● PASSAGE
(begin)
Back in July 2016 when she was campaigning to become leader of the Conservative Party, Theresa May delivered a barnstorming speech in Birmingham that outlined her vision to reform corporate Britain.

May said that the United Kingdom needed “deep economic reform,” which included “getting tough on irresponsible behaviour in big business” and refusing to accept that “anything goes.” Her plans included having workers’ representatives on boards, simplifying bonus structures, checking that incentives are aligned with long-term strategy, making shareholder votes on corporate pay binding rather than advisory, and ensuring full disclosure of bonus targets and outlining the ratio between the CEO’s pay and the average company worker’s pay.

13 months is a long-time in politics, however—particularly for an embattled Prime Minister. When the government published its package of proposed reforms on 29 August, which will come into force in June 2018, the content was decidedly less radical than that contained in May’s Birmingham speech, and not all of the original proposals have survived intact (or at all).

Added to that, even putting these proposals into practice may not be easy. Implementing the reform proposals will require the government to pass secondary legislation, the Financial Reporting Council (the United Kingdom’s corporate governance regulator) to make changes to the Corporate Governance Code, voluntary industry action among business and shareholder groups, and improved co-ordination between regulators to enforce the rules and sanction companies and directors.

In its Corporate Governance Reform paper, the government has set out a range of headline proposals for reform across three specific aspects of corporate governance: executive pay; strengthening the employee, customer, and supplier voice; and corporate governance in large privately held businesses. And there are plenty of changes for compliance professionals to take note of.
(end)
● PROBLEM TO WORK ON
Resume the passage on the UK government's corporate governance reforms from the point where it stops.

● EXTRACTED DATA
(begin)
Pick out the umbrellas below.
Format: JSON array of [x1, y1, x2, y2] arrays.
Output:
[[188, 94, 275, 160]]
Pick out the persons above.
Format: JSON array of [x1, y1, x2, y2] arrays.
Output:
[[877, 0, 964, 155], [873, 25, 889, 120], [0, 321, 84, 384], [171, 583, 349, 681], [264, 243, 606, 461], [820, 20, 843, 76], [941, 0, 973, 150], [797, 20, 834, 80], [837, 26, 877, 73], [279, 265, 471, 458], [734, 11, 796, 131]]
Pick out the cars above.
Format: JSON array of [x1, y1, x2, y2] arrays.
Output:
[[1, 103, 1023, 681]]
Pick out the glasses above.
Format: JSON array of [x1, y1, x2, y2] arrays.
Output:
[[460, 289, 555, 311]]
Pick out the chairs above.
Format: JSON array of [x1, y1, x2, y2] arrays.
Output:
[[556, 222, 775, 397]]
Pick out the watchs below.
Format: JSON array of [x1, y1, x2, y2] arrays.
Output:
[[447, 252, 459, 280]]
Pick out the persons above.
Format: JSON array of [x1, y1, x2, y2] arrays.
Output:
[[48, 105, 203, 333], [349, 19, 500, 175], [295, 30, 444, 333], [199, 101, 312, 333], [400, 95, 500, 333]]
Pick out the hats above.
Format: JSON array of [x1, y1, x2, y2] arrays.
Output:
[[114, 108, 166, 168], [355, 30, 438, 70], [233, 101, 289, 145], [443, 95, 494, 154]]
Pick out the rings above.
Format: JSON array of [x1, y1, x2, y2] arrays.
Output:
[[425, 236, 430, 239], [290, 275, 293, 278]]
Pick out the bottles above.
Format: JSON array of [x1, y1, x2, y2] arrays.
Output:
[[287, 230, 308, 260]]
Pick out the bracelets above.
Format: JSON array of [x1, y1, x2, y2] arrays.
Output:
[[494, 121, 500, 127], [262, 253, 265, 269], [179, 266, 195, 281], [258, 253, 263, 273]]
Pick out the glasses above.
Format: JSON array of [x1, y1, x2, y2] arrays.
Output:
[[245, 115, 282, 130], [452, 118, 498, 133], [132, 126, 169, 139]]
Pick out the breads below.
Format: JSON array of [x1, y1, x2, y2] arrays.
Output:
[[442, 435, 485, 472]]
(end)
● ANSWER TO THIS EXERCISE
“There needs to be a recognition that all company directors, not just those of listed companies, are subject to the legal duty set out in the law whereby boards must take stakeholder and ethical issues into account when making strategic decisions.”
Philippa Foster Back, Director, Institute of Business Ethics

Within the past 20 years the typical annual pay of a FTSE100 CEO has quadrupled, and there is still a nagging feeling that boardroom pay is linked to short-term performance rather than long-term goals, despite the requirement for shareholders to approve executive remuneration policies every three years and for companies to list executive salaries and rewards as a single figure.

To curb spiralling executive remuneration and to ensure that pay rewards are linked to improved performance, the government says that it will give remuneration committees a broader responsibility for overseeing pay and incentives across their company and require them to engage with the wider workforce to explain how executive remuneration aligns with wider company pay policies (by using pay ratios where appropriate).

Moreover, the government wants the Investment Association—the trade body that represents U.K. investment managers—to maintain a public register of those listed companies that have experienced one-fifth or more of their investors voting against executive pay schemes, along with a record of what these companies say they are doing to address shareholder concerns. The government also wants the Financial Reporting Council (FRC) to revise the U.K. Corporate Governance Code so that it is more specific about the steps that premium listed companies should take when they encounter significant shareholder opposition to executive pay policies and awards.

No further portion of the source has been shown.